TEXT PASSAGE:
● ● ● ●

The repository index is split into multiple files to make synchronizing the indexes more efficient. The package manager uses the repository index to obtain information about the packages-to-be-installed and to download the necessary packages. Thus, the package manager's view of the remote repository is always what it sees in the index file. This means that a package repository's index must be updated as new packages are added to the repository. The Factor package manager will support words for creating and maintaining a package repository, so much of these tasks will be automated
.
The other component of the package repository is the actual package files. These are normal .tar.bz2 files, but they have the extension .fpkg. A factor package has a specific layout and requires certain files to be present, so I decided to change the file extension to .fpkg to make it clear that it is not just a plain .tar.bz2 tarball.
The files are organized into directories as the package repository administrator wishes.
There is still much to be said about about package repository layout and partitioning, but I will cover this in a following post.
For the first implementation, the package manager can only retireve files via HTTP, but FTP support is also planned.
The Local Factor Installation
The Factor package manager's main function is to install the requested package (from a remote package repository) into the local Factor installation so the package is available
for use (automatically sorting out the package dependencies and installing all necessary dependency packages as well).
The package manager (used locally) has the following components:
- Index Cache
- Package Cache
- Work Directory
- Factor Files
The package manager caches each remote repository's index files into the local index cache. Upon each connection to a remote package repository, the package index files must be synchronized between the local index cache and the remote repo. The remote package repository's index is cached locally because a repo is a relatively static entity with low volume changes over time. Thus it is more efficient to download parts of the remote package repo's index that have been updated and scan through the index on the local machine. This operation does not usually require manual user intervention and is usually transparent to the user.
The package manager also provides a package cache for storing .fpkg files. Caching is also for efficiency reasons. It allows the user to download-once-install-many-times, without the need to re-download the same package files each time. This makes installing and removing the same packages very easy and allows for experimentation and quick revert if something goes wrong. Caching behavior can be changed if you don't want to cache packages because of low disk space, or other reasons.
The work directory is a directory for temporarily extracting package files and working with the files in a package. This directory is usually empty and only used when you are installing / updating packages. we don't want any extracted package files lying around that just wastes space
.

● ● ● ●

WHAT IS EXPECTED: Please copy the stretch of the package manager text from "There is still" through "is also planned." word for word.

MATERIAL:

● ● ● ●

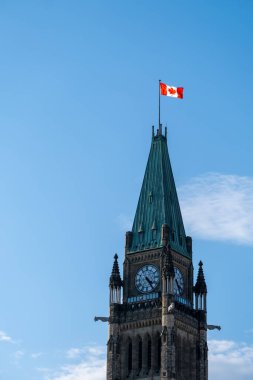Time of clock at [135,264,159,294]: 4:23
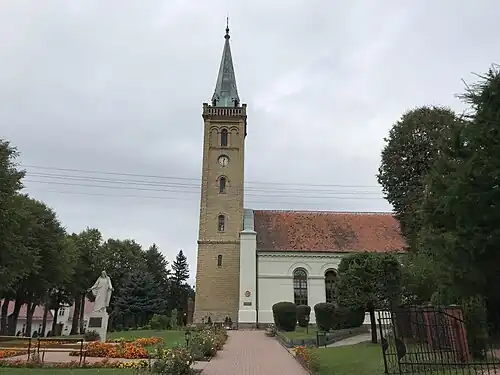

● ● ● ●

THE ANSWER:
There is still much to be said about about package repository layout and partitioning, but I will cover this in a following post.
For the first implementation, the package manager can only retireve files via HTTP, but FTP support is also planned.